__Lesetext__.
%%

Eine der Hauptsorgen vieler Jugendlicher dürfte die drohende Wehrpflicht sein. Diese wird in Ihrer neuen Kampagne »Ungehorsam jetzt« aufgegriffen.
Die Gesellschaft soll kriegstüchtig gemacht werden – und zwar in allen Bereichen. Damit einher geht Sozialabbau und die Rechtsentwicklung – die weit über die AfD hinausreicht. Wir sagen: Dem müssen wir gemeinsam unseren Ungehorsam entgegensetzen. Genau hier setzt die Kampagne an. Sie verbindet Kämpfe gegen Militarisierung, soziale Angriffe und die Rechtsentwicklung und zeigt, dass diese Entwicklungen Ausdruck des kapitalistischen Systems sind. Konkret organisieren wir und OA Gegeninformation und Veranstaltungen wie die Ungehorsam-jetzt-Konferenz am 6. Dezember in Nürnberg, aber auch Proteste – etwa gegen kommunale Kürzungen, gegen die Wehrpflicht oder gegen die Waffenmesse »Enforce Tac« in Nürnberg.
Wie kann Widerstand gegen die Aufrüstungs- und Wehrpflichtpläne organisiert werden?

%%

__Aufgaben__.
**A)** Wann und wo findet laut Lesetext die Ungehorsam-jetzt-Konferenz statt?
**B)** Erklären Sie anhand des Lesetextes, warum die Kampagne »Ungehorsam jetzt« Militarisierung, Sozialabbau und Rechtsentwicklung gemeinsam aufgreift.
**C)** Schreiben Sie alles von „Die Gesellschaft soll“ bis hinunter zu „Wehrpflichtpläne organisiert werden?“ aus dem Lesetext erneut ab und ersetzen Sie dabei „Proteste“ durch „Demonstrationen“.
Stützen Sie sich ausschließlich auf den Lesetext.

__Datensatz__.
%%

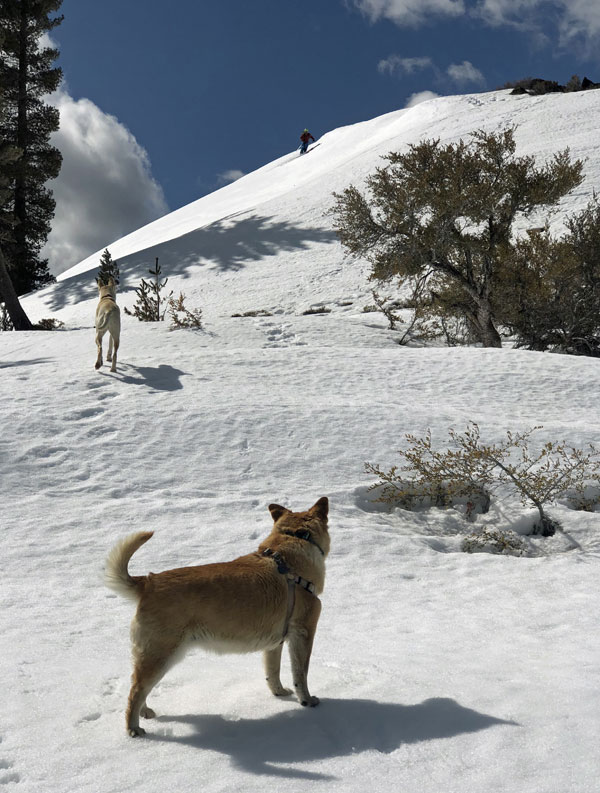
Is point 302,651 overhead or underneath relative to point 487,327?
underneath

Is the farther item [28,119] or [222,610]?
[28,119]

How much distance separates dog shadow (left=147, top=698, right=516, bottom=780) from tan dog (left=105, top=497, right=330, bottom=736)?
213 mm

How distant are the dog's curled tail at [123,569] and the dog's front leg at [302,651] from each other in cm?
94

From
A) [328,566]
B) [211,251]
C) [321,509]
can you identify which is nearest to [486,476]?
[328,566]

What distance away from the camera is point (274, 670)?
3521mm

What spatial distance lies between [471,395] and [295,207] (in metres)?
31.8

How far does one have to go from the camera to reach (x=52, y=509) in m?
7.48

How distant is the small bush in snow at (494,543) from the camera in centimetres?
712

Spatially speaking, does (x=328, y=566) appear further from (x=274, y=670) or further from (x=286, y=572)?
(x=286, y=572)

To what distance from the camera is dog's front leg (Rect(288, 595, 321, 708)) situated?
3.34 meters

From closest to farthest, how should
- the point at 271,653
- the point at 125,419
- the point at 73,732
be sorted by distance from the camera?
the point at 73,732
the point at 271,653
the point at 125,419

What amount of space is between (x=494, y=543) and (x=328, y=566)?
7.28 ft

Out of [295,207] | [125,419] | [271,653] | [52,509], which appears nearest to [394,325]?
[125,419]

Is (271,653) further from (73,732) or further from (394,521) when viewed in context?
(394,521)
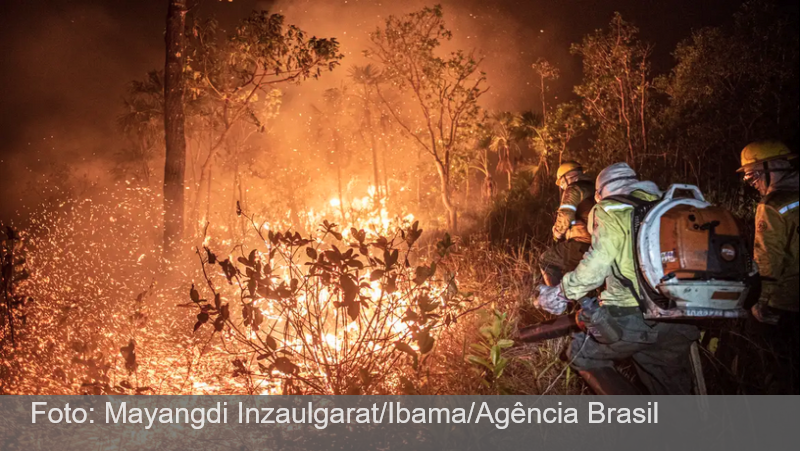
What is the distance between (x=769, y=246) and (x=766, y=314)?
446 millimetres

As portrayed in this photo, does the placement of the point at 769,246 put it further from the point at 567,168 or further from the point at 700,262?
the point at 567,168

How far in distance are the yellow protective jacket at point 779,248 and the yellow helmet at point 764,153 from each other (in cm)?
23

%%
%%

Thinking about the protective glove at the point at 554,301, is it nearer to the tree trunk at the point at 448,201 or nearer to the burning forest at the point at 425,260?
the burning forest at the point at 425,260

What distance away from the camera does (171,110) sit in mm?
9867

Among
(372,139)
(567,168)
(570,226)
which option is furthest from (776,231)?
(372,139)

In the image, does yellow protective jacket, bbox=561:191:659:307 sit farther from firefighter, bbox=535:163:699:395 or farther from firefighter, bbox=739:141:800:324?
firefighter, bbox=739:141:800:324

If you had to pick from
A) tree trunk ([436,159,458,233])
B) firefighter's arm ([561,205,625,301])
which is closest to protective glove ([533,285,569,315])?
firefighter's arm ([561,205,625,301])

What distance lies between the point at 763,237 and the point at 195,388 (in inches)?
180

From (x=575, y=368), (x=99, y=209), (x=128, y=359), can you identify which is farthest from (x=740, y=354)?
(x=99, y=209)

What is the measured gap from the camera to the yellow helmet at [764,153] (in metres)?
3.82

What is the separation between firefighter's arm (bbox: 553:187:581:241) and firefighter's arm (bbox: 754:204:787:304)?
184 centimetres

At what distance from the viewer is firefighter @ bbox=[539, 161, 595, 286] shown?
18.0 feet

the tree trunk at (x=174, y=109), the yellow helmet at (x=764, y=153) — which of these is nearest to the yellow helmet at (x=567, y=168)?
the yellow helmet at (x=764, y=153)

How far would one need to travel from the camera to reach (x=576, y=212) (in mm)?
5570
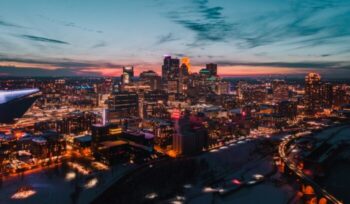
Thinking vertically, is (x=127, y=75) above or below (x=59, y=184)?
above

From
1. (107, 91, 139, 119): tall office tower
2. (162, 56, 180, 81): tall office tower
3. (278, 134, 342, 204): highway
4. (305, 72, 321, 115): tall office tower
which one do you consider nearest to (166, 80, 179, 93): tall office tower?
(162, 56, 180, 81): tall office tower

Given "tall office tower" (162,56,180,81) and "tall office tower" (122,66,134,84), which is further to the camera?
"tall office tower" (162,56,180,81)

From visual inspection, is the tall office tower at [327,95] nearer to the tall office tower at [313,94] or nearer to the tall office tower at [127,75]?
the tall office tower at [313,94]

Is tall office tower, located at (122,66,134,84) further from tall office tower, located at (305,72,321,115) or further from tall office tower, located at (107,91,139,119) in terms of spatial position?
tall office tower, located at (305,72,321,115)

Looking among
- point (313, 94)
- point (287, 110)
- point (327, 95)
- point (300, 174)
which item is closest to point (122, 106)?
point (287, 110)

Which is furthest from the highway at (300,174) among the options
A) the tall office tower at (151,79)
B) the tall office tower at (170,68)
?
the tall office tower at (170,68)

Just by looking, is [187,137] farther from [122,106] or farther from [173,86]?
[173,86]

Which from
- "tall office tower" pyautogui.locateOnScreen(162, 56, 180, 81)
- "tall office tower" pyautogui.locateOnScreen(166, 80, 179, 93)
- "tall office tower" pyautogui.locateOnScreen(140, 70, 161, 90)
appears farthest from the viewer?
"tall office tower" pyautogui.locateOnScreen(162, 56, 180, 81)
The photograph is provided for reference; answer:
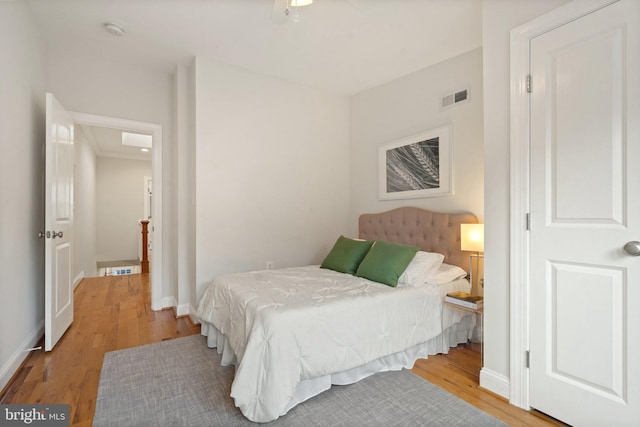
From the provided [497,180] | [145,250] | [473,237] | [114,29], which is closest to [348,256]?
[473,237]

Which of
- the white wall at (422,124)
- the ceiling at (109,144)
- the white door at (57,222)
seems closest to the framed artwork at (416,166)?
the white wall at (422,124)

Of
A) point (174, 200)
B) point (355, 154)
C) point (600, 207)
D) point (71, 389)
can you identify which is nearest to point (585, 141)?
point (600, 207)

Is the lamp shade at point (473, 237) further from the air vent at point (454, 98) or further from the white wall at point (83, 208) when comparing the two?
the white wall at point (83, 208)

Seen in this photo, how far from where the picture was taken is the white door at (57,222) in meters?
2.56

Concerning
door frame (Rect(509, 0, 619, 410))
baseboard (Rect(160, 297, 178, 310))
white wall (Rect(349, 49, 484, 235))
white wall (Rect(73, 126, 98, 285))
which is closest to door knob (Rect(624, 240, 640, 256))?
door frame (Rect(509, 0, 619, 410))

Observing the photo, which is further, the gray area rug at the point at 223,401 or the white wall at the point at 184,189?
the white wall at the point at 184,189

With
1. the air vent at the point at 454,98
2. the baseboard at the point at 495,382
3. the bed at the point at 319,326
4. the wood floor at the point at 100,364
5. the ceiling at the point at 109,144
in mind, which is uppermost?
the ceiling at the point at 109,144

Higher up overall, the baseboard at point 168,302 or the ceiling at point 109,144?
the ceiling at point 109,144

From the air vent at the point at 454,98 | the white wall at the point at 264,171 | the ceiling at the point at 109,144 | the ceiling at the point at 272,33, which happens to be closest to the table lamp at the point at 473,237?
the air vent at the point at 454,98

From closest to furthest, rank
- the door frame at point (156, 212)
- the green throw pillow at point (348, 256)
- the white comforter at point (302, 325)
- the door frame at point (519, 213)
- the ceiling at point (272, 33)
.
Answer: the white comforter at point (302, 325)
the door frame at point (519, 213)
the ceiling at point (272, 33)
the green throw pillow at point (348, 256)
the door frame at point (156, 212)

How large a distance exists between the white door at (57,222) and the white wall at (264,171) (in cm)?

%%
%%

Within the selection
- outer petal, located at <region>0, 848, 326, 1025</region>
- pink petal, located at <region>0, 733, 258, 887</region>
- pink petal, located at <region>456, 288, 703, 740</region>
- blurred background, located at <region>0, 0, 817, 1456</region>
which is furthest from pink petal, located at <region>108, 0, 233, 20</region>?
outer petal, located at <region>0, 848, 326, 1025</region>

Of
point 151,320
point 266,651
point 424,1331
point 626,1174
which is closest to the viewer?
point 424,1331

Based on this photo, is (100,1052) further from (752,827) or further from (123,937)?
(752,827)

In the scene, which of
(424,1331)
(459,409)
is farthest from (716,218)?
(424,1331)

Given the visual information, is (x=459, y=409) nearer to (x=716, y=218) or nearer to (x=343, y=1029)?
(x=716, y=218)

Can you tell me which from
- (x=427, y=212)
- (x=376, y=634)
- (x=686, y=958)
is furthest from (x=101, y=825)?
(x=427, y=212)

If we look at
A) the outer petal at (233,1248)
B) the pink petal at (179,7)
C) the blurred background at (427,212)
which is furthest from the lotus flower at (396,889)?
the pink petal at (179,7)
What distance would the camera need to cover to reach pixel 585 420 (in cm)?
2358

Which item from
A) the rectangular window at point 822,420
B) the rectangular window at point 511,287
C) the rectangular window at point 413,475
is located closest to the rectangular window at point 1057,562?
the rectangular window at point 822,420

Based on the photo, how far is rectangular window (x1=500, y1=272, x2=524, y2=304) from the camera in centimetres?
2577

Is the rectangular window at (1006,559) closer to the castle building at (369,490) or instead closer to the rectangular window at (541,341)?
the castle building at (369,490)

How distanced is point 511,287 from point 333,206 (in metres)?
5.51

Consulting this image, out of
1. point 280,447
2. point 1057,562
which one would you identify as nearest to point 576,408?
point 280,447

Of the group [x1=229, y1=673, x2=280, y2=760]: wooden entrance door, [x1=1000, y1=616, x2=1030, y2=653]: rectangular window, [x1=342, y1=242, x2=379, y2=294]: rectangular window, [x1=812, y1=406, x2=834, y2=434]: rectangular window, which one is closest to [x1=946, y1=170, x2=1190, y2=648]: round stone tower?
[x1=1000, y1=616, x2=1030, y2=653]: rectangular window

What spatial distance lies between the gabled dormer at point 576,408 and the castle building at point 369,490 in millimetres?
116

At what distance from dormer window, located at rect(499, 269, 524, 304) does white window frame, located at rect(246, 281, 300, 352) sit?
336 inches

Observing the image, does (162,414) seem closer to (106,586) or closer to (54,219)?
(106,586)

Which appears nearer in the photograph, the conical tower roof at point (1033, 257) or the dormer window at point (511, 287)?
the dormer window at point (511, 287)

%%

__Erwartete Lösungen__.
**A)** Am 6. Dezember in Nürnberg.

**B)** Mit dem Vorhaben, die Gesellschaft kriegstüchtig zu machen, gehen Sozialabbau und Rechtsentwicklung einher, und dem soll gemeinsam Ungehorsam entgegengesetzt werden. Die Kampagne verbindet diese Kämpfe und zeigt, dass die Entwicklungen Ausdruck des kapitalistischen Systems sind.

**C)**
Die Gesellschaft soll kriegstüchtig gemacht werden – und zwar in allen Bereichen. Damit einher geht Sozialabbau und die Rechtsentwicklung – die weit über die AfD hinausreicht. Wir sagen: Dem müssen wir gemeinsam unseren Ungehorsam entgegensetzen. Genau hier setzt die Kampagne an. Sie verbindet Kämpfe gegen Militarisierung, soziale Angriffe und die Rechtsentwicklung und zeigt, dass diese Entwicklungen Ausdruck des kapitalistischen Systems sind. Konkret organisieren wir und OA Gegeninformation und Veranstaltungen wie die Ungehorsam-jetzt-Konferenz am 6. Dezember in Nürnberg, aber auch Demonstrationen – etwa gegen kommunale Kürzungen, gegen die Wehrpflicht oder gegen die Waffenmesse »Enforce Tac« in Nürnberg.
Wie kann Widerstand gegen die Aufrüstungs- und Wehrpflichtpläne organisiert werden?